Episode 3: Performance Comparison of Native GPU to Virtualized GPU and Scalability of Virtualized GPUs for Machine Learning

In our third episode of machine learning performance with vSphere 6.x, we look at the virtual GPU vs. the physical GPU. In addition, we extend the performance results of machine learning workloads using VMware DirectPath I/O (passthrough) vs. NVIDIA GRID vGPU that have been partially addressed in previous episodes:

Machine Learning with Virtualized GPUs

Performance is one of the biggest concerns that keeps high performance computing (HPC) users from choosing virtualization as the solution for deploying HPC applications despite virtualization benefits such as reduced administration costs, resource utilization efficiency, energy saving, and security. However, with the constant evolution of virtualization technologies, the performance gaps between bare metal and virtualization have almost disappeared, and, in some use cases, virtualized applications can achieve better performance than running on bare metal because of the intelligent and highly optimized resource utilization of hypervisors. For example, a prior study [1] shows that vector machine applications running on a virtualized cluster of 10 servers have a better execution time than running on bare metal.

Virtual GPU vs. Physical GPU

To understand the performance impact of machine learning with GPUs using virtualization, we used a complex language modeling application—predicting next words given a history of previous words using a recurrent neural network (RNN) with 1500 Long Short Term Memory (LSTM) units per layer, on the Penn Treebank (PTB) dataset [2, 3], which has:

  • 929,000 training words
  • 73,000 validation words
  • 82,000 test words
  • 10,000 vocabulary words

We tested three cases:

  • A physical GPU installed on bare metal (this is the “native” configuration)
  • A DirectPath I/O GPU inside a VM on vSphere 6
  • A GRID vGPU (that is, an M60-8Q vGPU profile with 8GB memory) inside a VM on vSphere 6

The VM in the last two cases has 12 virtual CPUs (vCPUs), 60GB RAM, and 96GB SSD storage.

The benchmark was implemented using TensorFlow [4], which was also used for the implementation of the other machine learning benchmarks in our experiments. We used CUDA 7.5, cuDNN 5.1, and CentOS 7.2 for both native and guest operating systems. These test cases were run on a Dell PowerEdge R730 server with dual 12-core Intel Xeon Processors E5-2680 v3, 2.50 GHz sockets (24 physical core, 48 logical with hyperthreading enabled), 768 GB memory, and an SSD (1.5 TB). This server also had two NVIDIA Tesla M60 cards (each has two GPUs) for a total of 4 GPUs where each had 2048 CUDA cores, 8GB memory, 36 x H.264 video 1080p 30 streams, and could support 1–32 GRID vGPUs whose memory profiles ranged from 512MB to 8GB. This experimental setup was used for all tests presented in this blog (Figure 1, below).

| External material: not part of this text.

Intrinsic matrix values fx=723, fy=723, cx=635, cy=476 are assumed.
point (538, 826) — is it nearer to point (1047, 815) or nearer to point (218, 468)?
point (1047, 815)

Figure 1. Testbed configurations for native GPU vs. virtual GPU comparison

The results in Figure 2 (below) show the relative execution times of DirectPath I/O and GRID vGPU compared to native GPU. Virtualization introduces a 4% overhead—the performance of DirectPath I/O and GRID vGPU are similar. These results are consistent with prior studies of virtual GPU performance with passthrough where overheads in most cases are less than 5% [5, 6].

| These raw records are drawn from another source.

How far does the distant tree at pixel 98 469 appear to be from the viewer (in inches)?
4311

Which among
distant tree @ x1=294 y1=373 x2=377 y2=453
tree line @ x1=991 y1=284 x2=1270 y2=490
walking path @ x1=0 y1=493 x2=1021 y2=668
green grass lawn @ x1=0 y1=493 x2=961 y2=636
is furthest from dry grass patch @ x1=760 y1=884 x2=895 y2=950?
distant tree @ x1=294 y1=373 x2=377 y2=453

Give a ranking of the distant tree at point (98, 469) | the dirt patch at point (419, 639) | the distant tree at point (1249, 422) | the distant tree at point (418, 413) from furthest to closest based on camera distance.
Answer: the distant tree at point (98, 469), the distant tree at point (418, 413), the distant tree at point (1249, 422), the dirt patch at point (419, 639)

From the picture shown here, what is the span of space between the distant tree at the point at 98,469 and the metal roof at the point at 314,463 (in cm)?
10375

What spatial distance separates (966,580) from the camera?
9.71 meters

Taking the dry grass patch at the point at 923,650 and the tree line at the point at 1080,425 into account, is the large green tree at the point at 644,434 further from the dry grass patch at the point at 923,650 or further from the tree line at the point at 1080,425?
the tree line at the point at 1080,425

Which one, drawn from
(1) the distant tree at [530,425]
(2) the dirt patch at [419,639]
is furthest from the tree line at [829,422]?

Figure 2. DirectPath I/O and NVIDIA GRID vs. native GPU

GPU vs. CPU in a Virtualization Environment

One important benefit of using GPU is the shortening of the long training times of machine learning tasks, which has boosted the results of AI research and developments in recent years. In many cases, it helps to reduce execution times from weeks/days to hours/minutes. We illustrate this benefit in Figure 3 (below), which shows the training time with and without vGPU for two applications:

  • RNN with PTB (described earlier)
  • CNN with MNIST—a handwriting recognizer that uses a convolution neural network (CNN) on the MNIST dataset [7].

From the results, we see that the training time for RNN on PTB with CPU was 7.9 times higher than with vGPU training time (Figure 3-a).  The training time for CNN on MNIST with CPU was 10.1 times higher than with the vGPU training time (Figure 3-b). The VM used in this test has 1 vGPU, 12 vCPUs, 60 GB memory, 96 GB of SSD storage and the test setup is similar to that of the above experiment.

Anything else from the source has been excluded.